Yeah, now that I've been reading more and more I'm starting to doubt my husbandry and I'm going to need make some changes

Here is what I have so far with reasonings.
* 55gal. Tank. w/ Mesh cover - its what I had.

* UTH that covers 1/3 of the tank.

* 1 - 100watt infrared bulb

* 1 - 60 watt infrared bulb - both close to the same area for basking and gradient heat.

* 2 - hides, warm and cold side unfortunately not identical since I just read that was important. I have seen her use both though. She is in the cooler side a lot more though (more on this soon)

* 1 - large rock looking water dish - to let it soak if it wants and to waist space. Half placed over UTH area half not.

*2 - large grape vine chunks to provide rub and take up area

* indoor/outdoor soft fine carpet for substrate, cut into three pieces for semi-quick swapping with a new clean piece when soiled. I plan on reusing soiled pieces have soaking and cleaning. I have no problem switching to aspen or whatever the other is called. I prefer a dark substrate though.

* I have learned that I have poor temp reading tools. I have a dial therm on the warm side an inch and a half above the floor and a sticky on the cool side half ways up the tank. The dial is reading 90 on the warm side and the worthless sticky is reading either 78 or 82 on the cool side. I'm heading up to wal-mart to get a digital shortly! I think she stays on the cool side because the warm side might be to warm!

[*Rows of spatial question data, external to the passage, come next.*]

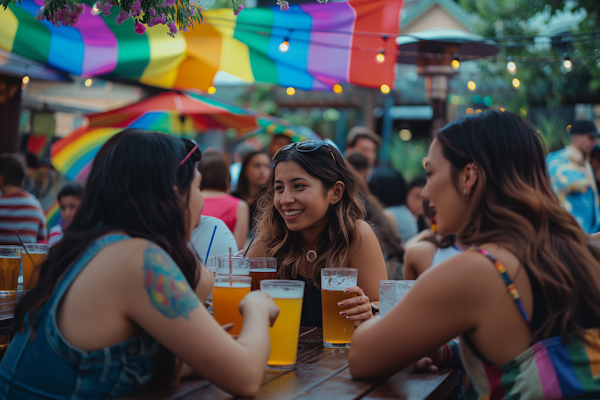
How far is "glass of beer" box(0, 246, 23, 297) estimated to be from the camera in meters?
2.37

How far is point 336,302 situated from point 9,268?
153cm

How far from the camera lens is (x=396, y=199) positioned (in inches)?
191

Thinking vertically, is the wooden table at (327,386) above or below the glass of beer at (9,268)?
below

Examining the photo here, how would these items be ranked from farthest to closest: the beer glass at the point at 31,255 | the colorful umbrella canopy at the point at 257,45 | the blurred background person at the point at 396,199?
1. the blurred background person at the point at 396,199
2. the colorful umbrella canopy at the point at 257,45
3. the beer glass at the point at 31,255

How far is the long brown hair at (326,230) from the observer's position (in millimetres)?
2414

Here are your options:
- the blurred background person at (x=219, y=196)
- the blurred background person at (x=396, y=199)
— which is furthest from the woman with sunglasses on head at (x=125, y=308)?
the blurred background person at (x=396, y=199)

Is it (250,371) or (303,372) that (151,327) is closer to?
(250,371)

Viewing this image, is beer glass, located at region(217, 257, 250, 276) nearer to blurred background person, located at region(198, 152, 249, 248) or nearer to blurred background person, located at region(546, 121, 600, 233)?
blurred background person, located at region(198, 152, 249, 248)

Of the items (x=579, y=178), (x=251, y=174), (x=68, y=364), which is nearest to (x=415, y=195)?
(x=251, y=174)

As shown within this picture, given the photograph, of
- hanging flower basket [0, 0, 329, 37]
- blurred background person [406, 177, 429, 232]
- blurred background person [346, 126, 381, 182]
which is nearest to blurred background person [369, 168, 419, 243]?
blurred background person [406, 177, 429, 232]

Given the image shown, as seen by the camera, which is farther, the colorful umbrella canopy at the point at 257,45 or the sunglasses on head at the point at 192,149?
the colorful umbrella canopy at the point at 257,45

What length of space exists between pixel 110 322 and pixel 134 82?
4722 millimetres

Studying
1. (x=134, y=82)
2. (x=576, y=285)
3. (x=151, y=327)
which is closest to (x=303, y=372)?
(x=151, y=327)

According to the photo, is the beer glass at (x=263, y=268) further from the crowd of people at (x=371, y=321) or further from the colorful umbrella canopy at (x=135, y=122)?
the colorful umbrella canopy at (x=135, y=122)
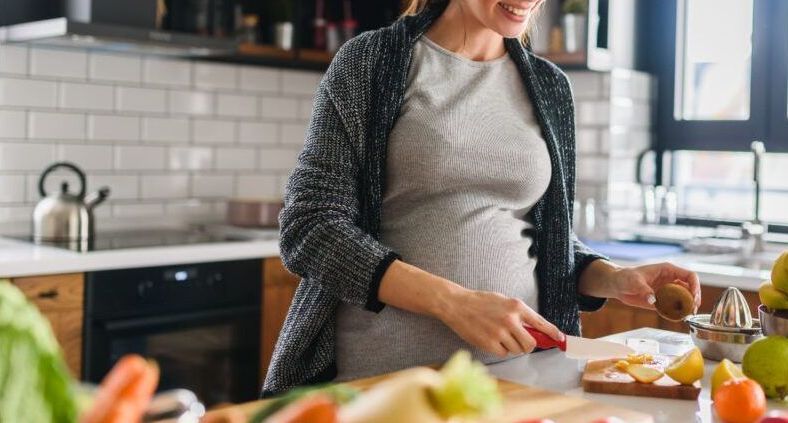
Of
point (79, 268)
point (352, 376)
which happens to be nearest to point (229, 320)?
point (79, 268)

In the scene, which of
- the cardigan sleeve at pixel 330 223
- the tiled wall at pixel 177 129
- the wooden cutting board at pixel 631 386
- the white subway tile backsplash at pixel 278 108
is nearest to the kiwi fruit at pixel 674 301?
the wooden cutting board at pixel 631 386

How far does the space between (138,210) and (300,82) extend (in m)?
0.89

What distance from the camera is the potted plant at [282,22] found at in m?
3.73

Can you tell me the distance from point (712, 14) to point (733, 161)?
58 cm

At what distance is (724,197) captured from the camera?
366 cm

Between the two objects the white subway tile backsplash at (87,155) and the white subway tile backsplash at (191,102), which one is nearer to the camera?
the white subway tile backsplash at (87,155)

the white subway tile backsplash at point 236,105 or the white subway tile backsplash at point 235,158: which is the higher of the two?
the white subway tile backsplash at point 236,105

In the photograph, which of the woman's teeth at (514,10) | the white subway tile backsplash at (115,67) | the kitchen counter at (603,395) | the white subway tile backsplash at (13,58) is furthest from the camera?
the white subway tile backsplash at (115,67)

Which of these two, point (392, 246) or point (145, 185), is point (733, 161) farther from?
point (392, 246)

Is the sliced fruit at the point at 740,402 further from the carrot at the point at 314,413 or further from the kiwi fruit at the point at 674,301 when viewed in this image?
the carrot at the point at 314,413

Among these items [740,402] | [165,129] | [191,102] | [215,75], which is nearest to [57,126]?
[165,129]

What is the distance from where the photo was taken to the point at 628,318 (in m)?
2.96

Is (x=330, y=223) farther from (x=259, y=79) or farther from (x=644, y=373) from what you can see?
(x=259, y=79)

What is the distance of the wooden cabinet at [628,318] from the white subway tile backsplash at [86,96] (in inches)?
70.1
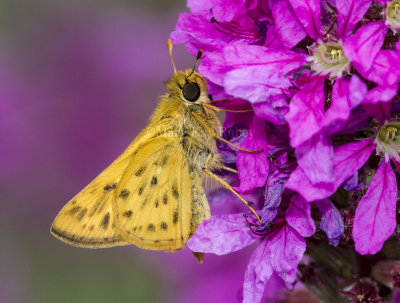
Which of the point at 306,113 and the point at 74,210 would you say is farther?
the point at 74,210

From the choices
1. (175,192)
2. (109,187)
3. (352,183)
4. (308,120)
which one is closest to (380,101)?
(308,120)

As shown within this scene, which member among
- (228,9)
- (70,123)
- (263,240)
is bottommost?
(70,123)

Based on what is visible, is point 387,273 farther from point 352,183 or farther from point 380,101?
point 380,101

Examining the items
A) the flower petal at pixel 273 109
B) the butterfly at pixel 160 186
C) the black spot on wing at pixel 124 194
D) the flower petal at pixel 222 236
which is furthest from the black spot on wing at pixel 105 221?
the flower petal at pixel 273 109

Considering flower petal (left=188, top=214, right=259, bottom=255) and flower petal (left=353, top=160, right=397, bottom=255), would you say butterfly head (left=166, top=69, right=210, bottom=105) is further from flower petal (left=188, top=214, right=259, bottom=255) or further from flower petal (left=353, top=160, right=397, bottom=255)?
flower petal (left=353, top=160, right=397, bottom=255)

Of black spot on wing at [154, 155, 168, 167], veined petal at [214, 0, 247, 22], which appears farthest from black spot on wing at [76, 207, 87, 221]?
veined petal at [214, 0, 247, 22]

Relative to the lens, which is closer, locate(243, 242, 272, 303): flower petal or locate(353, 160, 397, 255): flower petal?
locate(353, 160, 397, 255): flower petal

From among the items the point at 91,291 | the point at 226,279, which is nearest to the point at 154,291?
the point at 91,291
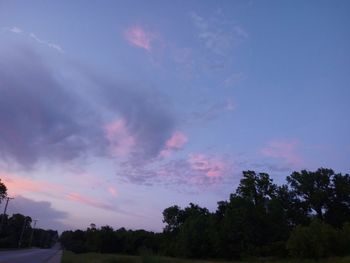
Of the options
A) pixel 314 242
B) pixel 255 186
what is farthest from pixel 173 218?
pixel 314 242

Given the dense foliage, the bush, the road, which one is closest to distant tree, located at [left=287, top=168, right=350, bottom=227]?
the dense foliage

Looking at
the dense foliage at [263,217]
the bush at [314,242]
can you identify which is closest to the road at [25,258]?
the dense foliage at [263,217]

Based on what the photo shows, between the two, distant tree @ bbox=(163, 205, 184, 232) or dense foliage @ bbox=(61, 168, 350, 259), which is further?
distant tree @ bbox=(163, 205, 184, 232)

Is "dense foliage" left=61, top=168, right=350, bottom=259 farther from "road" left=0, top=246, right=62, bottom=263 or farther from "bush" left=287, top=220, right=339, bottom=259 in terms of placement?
"road" left=0, top=246, right=62, bottom=263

* No humidity reading! Don't hurt me! Said tool from wal-mart will read that. The store owner side I wouldn't have to worry if I included a wet-hide. Which I haven't added yet When I do though, what do you guys suggest? I still plan on reading tank humidity, I just want to provide a wet-hide as well.

* 2 - long fake leafy vines that inside the tank along the side and front.

One last question, when should I go about making these changes (sticking my hands in to apply probes and whatnot) since she new here? I don't want her to get even more stressed then they probably is!